Whether or not that truth proves universal for every set of eyes that happens upon said photograph really doesn't matter, does it? That's what makes the idea of truth in photography so personal and the pursuit of that truth so worthwhile.
And that could be the handle on this whole notion of truth in photography: the pursuit, the ideal that someday we might hit the nail square on the head with one single, hypothetical photograph that makes everything clear in a flash of supernova perfection…
…but we know this will never happen, and that acceptance carries a deeper, more telling truth all its own.
A Light in the Darkness
We've covered a wide range of ground since we started on this little journey together. Heavy topics with even heavier implications.
What is truth? Quite a lofty goal for any discussion, be it photo-related or otherwise.
Was Eddie right about our photographs being only half-truths, and how does AI play into the grand architecture of future camera work? Is the increasing prevalence of artificial intelligence a sign that photography as we know it is ending?

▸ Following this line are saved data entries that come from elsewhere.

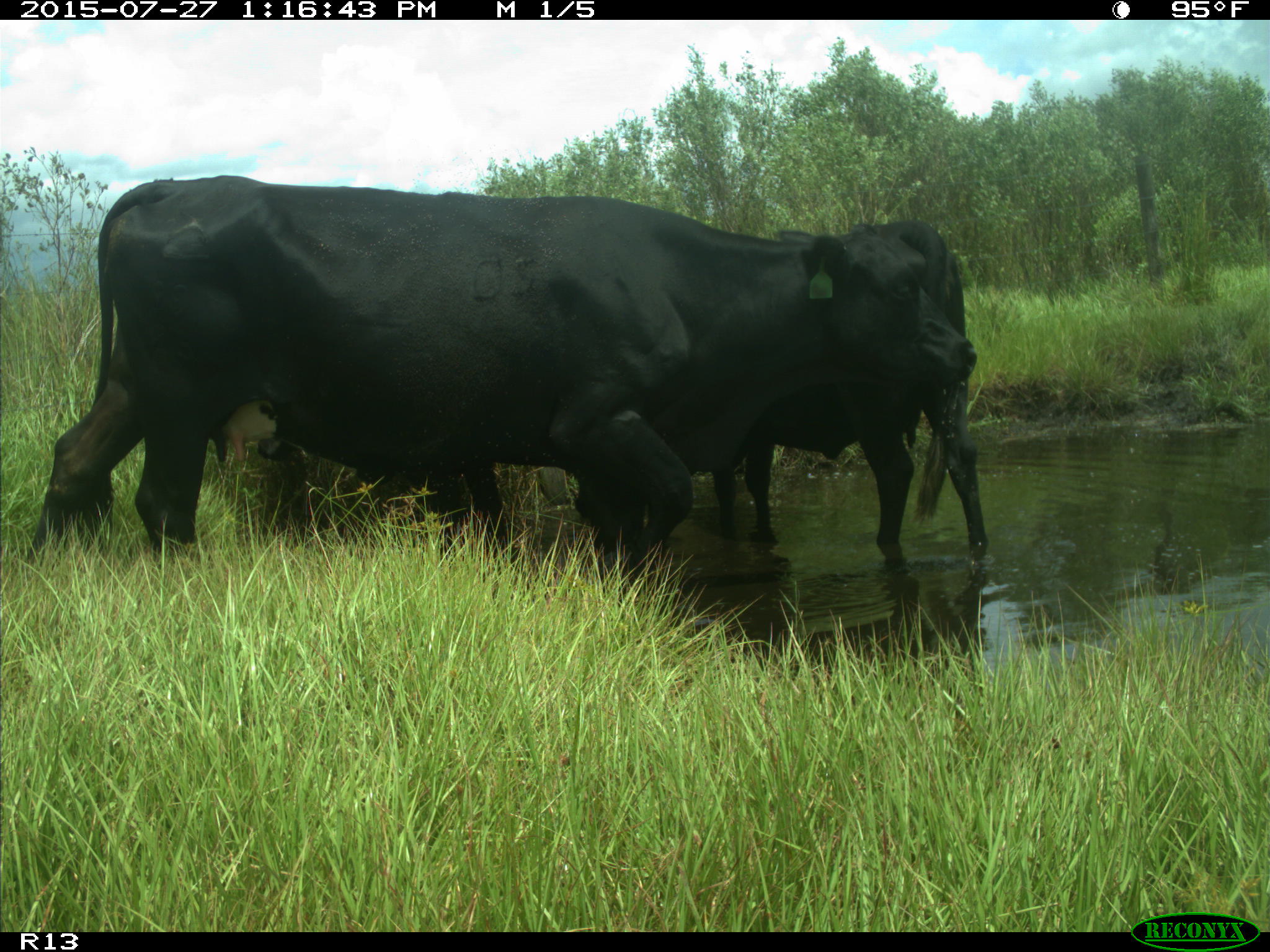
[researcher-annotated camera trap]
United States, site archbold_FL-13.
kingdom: Animalia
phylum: Chordata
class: Mammalia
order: Artiodactyla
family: Bovidae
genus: Bos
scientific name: Bos taurus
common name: domestic cow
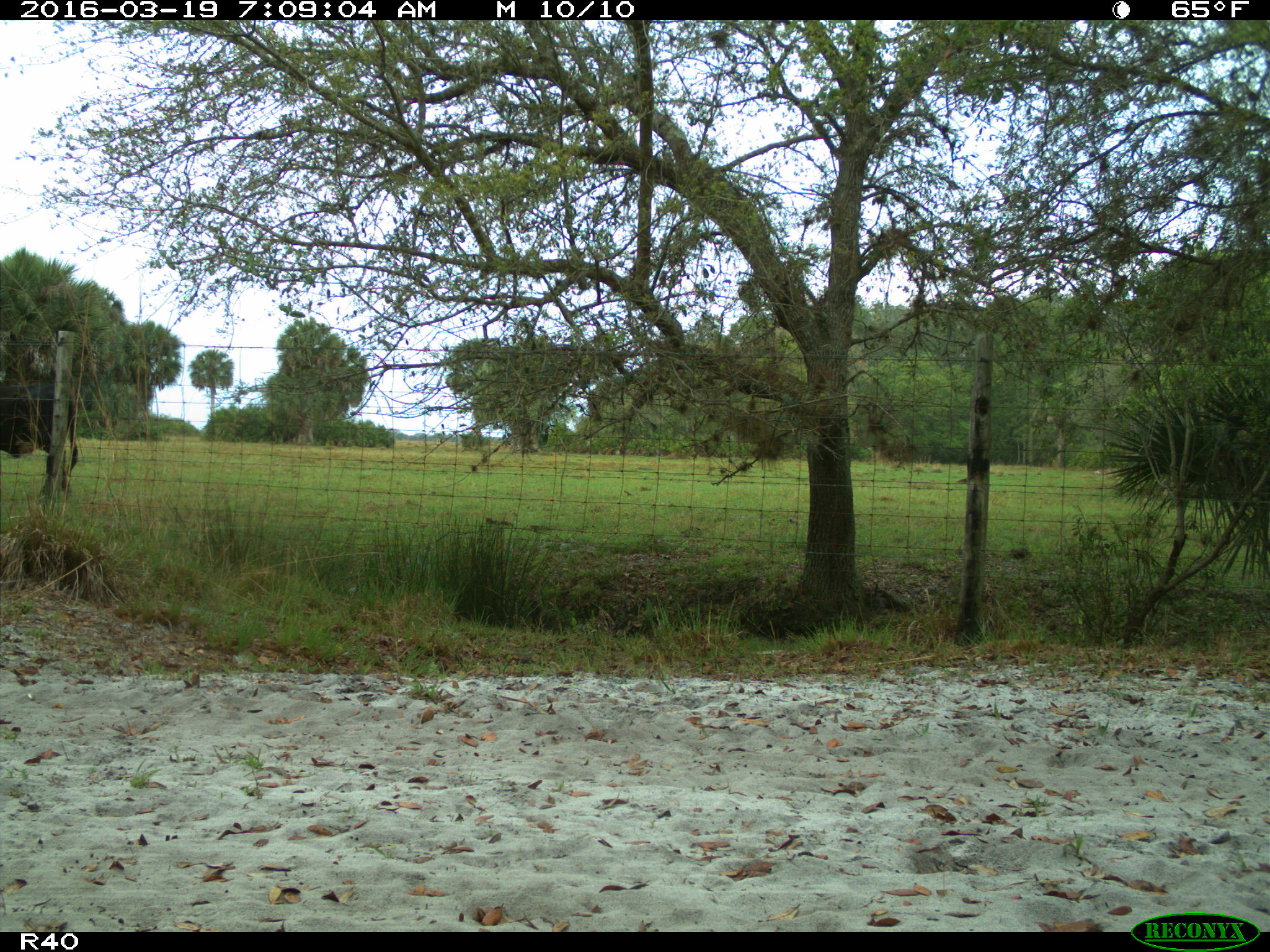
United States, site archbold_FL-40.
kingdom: Animalia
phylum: Chordata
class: Mammalia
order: Artiodactyla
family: Bovidae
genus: Bos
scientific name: Bos taurus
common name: domestic cow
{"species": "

It could be that AI heralds the final death knell that shuts the lid on creative expression for all time. Or maybe AI is just the next coming of the same old inevitability that walks hand in hand with the evolution of any art form.
As I said, it's tricky.
Our problem and our question is nothing new, not really. The potential outcomes are scary, sure, but equally scary is the prospect of slow stagnation in the mire of apprehension.
Time will prove to be the great equalizer. I take comfort in that, at least.
Between now and then, I'll make photographs in my own way and for my own reasons, keeping a sharp eye for my own truth along the way, whatever that proves to be.